Thursday, February 6, 2014

Chinese inequality and the growth imperative

My recent posts about inequality generated an enormous amount of feedback (see Inequality: Does it matter? and Inequality and the genetic lottery: Two views). While those posts addressed the issue of inequality from what was mainly the perspective of the developed world, I got to thinking about the issues of inequality in China, which is one of the key global engines of economic growth.


The economic costs of inequality
From an economic viewpoint, income and wealth inequality can retard growth. Andrew Berg and Jonathan Ostry of the IMF wrote a paper entitled Inequality and unsustainable growth: Two sides of the same coin? Here are their primary findings [emphasis added]:
We found that high "growth spells" were much more likely to end in countries with less equal income distributions. The effect is large. For example, we estimate that closing, say, half the inequality gap between Latin America and emerging Asia would more than double the expected duration of a "growth spell". Inequality seemed to make a big difference almost no matter what other variables were in the model or exactly how we defined a "growth spell". Inequality is of course not the only thing that matters but, from our analysis, it clearly belongs in the "pantheon" of well-established growth factors such as the quality of political institutions or trade openness.
As well, Akio Egawa, a visiting fellow at Bruegel, wrote a paper entitled Will income inequality cause a middle-income trap in Asia? He concluded:
A sensitivity analysis for three Asian upper-middle-income countries(China, Malaysia and Thailand) also shows that the situation related to a middle-income trap is worse than average in China and Malaysia. These two countries, according to the result of the sensitivity analysis, should urgently improve access to secondary education and should implement income redistribution measures to develop high-tech industries, before their demographic dividends expire. Income redistribution includes the narrowing of rural urban income disparities, benefits to low-income individuals, direct income transfers, vouchers or free provision of education and health-care, and so on, but none of these are simple to implement.
For those who don't understand what a "middle-income trap" is. It is also known a a Lewis turning point when it runs out of cheap labor and growth becomes constrained because it can't move up the value-added ladder. The World Bank warned about China's middle-income trap in early 2012, as explained by Ambrose Evans-Prichard:
A joint report by the World Bank and China’s Development Research Centre has warned that the low-hanging fruit of state-driven industrialization is largely exhausted.

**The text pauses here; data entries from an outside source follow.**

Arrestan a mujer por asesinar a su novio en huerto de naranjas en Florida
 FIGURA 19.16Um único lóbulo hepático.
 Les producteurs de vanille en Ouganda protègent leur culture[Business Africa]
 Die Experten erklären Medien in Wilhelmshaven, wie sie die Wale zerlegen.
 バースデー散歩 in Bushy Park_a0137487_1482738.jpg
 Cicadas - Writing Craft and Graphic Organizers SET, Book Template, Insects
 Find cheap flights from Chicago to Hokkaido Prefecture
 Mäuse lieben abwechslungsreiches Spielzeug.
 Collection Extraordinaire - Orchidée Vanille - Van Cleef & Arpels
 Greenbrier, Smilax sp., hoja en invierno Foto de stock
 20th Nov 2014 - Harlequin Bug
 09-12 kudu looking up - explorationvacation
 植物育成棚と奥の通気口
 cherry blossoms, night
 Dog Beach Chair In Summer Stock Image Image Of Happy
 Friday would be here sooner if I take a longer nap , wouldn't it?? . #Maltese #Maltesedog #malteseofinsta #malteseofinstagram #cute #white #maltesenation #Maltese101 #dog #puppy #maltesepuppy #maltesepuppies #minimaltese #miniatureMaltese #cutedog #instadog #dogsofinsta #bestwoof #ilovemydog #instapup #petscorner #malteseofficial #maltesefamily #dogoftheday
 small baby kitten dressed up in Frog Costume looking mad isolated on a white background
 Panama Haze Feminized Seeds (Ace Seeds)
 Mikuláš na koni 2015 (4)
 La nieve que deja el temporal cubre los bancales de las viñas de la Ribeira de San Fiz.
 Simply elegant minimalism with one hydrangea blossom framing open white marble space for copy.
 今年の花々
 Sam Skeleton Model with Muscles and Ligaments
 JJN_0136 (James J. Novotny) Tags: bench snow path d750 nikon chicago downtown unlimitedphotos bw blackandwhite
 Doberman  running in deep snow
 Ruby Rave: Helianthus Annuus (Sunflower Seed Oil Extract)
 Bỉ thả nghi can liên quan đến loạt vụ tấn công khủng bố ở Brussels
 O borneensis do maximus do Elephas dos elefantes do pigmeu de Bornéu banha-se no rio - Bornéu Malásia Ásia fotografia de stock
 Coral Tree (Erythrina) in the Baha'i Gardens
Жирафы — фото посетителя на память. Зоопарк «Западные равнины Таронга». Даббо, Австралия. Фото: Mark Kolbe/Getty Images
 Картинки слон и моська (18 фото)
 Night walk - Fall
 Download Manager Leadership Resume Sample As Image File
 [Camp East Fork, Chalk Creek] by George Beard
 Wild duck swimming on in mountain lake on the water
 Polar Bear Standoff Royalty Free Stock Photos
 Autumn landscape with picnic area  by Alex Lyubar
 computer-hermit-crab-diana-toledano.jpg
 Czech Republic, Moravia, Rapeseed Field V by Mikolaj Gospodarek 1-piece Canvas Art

"As China’s leaders know, the country’s current growth model is unsustainable," said Robert Zoellick, the World Bank’s president. "This is not the time just for muddling through. It’s time to get ahead of events."

Countries across Latin America and the Middle East saw catch-up growth in the 1960s and 1970s but then they hit an invisible ceiling and have mostly languished in the "middle income trap" ever since, with per capita incomes far behind the rare "break-out" states such as Japan and Korea. "If countries cannot increase productivity through innovation, they find themselves trapped. China does not have to endure this fate," it said.

There is no doubt that the existing model has hit the buffers on every front and risks "unbearable friction" with trading partners unless the trade surplus is brought under control.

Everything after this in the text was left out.